Verizon DBIR: State-sponsored espionage targets large and small organizations

Espionage campaigns appear to have left the retail sector alone, so Main Street SMBs appear safe...for now
Espionage campaigns appear to have left the retail sector alone, so Main Street SMBs appear safe...for now

But the targets for espionage aren't just the giant corporations and government entities of the world: The Verizon 2013 Data Breach Investigations Report found that many of the targets have fewer than 10 employees. In addition, the majority of the attacks were initiated via a simple method: spear-phishing emails.

“There are a number of reasons for our noting the state-affiliated increase in attacks, but the main reason is the mind share around this,” explained said Jay Jacobs, one of the DBIR authors and a principal at Verizon, in an interview with Infosecurity. “All of the research and intel around this particular type of adversary has meant that the C&C infrastructure has become more well-known, and people are able to identify this more.” 

State-affiliated cyber-espionage campaigns were responsible for one-fifth of all data breaches recorded by Verizon last year, with targets ranging from the very large (think Saudi Aramco) to the very small. Interestingly, espionage campaigns appear to have left the retail sector alone, so the latter group consists of companies that mainly fall into the manufacturing and professional services camps, which are typically populated by engineering consultants.

When it comes to the very small targets, consultancies are typically working with larger organizations, and it’s the intellectual property housed for those business partners that the attackers are likely after. “This is a hunch,” Jacobs said, “but we think it’s likely that consultancies are a way to get at larger organizations’ data.”

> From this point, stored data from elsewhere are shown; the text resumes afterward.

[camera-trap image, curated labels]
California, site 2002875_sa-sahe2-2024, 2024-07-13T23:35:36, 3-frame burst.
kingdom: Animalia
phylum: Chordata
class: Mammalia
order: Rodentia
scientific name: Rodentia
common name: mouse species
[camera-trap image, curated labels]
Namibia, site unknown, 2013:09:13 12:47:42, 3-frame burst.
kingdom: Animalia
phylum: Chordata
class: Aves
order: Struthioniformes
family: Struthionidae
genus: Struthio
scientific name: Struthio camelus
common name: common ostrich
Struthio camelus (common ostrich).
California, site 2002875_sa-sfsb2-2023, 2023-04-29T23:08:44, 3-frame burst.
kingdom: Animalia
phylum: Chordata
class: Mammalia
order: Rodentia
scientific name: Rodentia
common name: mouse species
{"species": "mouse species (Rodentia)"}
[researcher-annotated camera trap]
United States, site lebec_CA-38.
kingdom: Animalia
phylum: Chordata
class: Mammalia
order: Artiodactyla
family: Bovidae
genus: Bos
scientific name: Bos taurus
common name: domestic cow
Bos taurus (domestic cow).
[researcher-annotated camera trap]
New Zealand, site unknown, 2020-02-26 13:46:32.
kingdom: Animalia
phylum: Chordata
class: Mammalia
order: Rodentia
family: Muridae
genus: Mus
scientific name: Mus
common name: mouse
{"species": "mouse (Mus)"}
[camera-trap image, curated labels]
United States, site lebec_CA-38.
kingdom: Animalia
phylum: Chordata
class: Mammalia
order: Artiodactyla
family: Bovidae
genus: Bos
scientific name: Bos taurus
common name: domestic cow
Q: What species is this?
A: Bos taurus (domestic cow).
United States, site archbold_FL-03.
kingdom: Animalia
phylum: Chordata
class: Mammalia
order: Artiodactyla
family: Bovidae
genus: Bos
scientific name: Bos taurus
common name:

Whether large or small, organizations are being targeted with a well-developed cyber-espionage attack pattern that doesn’t seem to have evolved very much in the past year. Most of the time, it begins with a phishing mail. The proportion of breaches incorporating social tactics such as phishing was four times higher in 2012, which, according to the breach report, is directly related to the tactic’s widespread use in targeted espionage campaigns.

“We’re seeing a rather well-oiled approach to this,” Jacobs said. “The first thing that happens is spear-phishing, because these attacking entities are able to understand the relationships within the sectors and can create a convincing email. That tactic just doesn’t vary.”

Spear phishing, unfortunately, can be relied upon to work. Verizon calls it “the inevitability of the click.”

“There is a very high probability of getting at least one click out of a phishing campaign,” Jacobs said. “You’re almost guaranteed to get at least person to click on something, and awareness training just moves the bar a bit. Phishing will succeed eventually.”

So where’s a company to go from there? The answer to that depends on the company in question, Jacobs said.

“There isn’t a single solution that we should apply across the board, but understanding the kill chain – the chain of events of the breach – will help organizations prioritize the controls,” he explained. The kill chain, post-phishing success, involves plenty of steps: a piece of malware is loaded onto the machine either via a download or a compromised webpage, which then sets up a backdoor and C&C channel. From there, hackers gain access and permeate across the network, sniffing for relevant data to exfiltrate. It’s a series of steps, and they have to happen in order. That provides plenty of opportunities for organizations to enter the process and shut it down.

“If you can’t filter mails at the gateway, your next bet is to do awareness training,” Jacobs said. “Once a phishing link is clicked, keeping up with patching can thwart efforts on the part of the malware to try to communicate back out, establish a back door or a command and control environment, let alone try and move horizontally.”

To that point, Jacobs also said that attackers are focusing on stealing valid user credentials, which makes it very difficult to thwart attacks. Thus, strong password security becomes critical. “This is something that we saw emphasized across types of attackers, because all of them are trying to get into an environment that allows them to move from system to system,” Jacobs noted. “So identity management is being targeted and exploited across the board.”

Looking for anomalous system behavior can catch espionage hacks in any of the stages, he explained. “Stepping in there will prevent the exfiltration of data, which is the last step in the chain,” Jacobs said. “ Any move to disrupt the chain reduces the probability that all of these will happen in a row, to get to the data extraction stage.”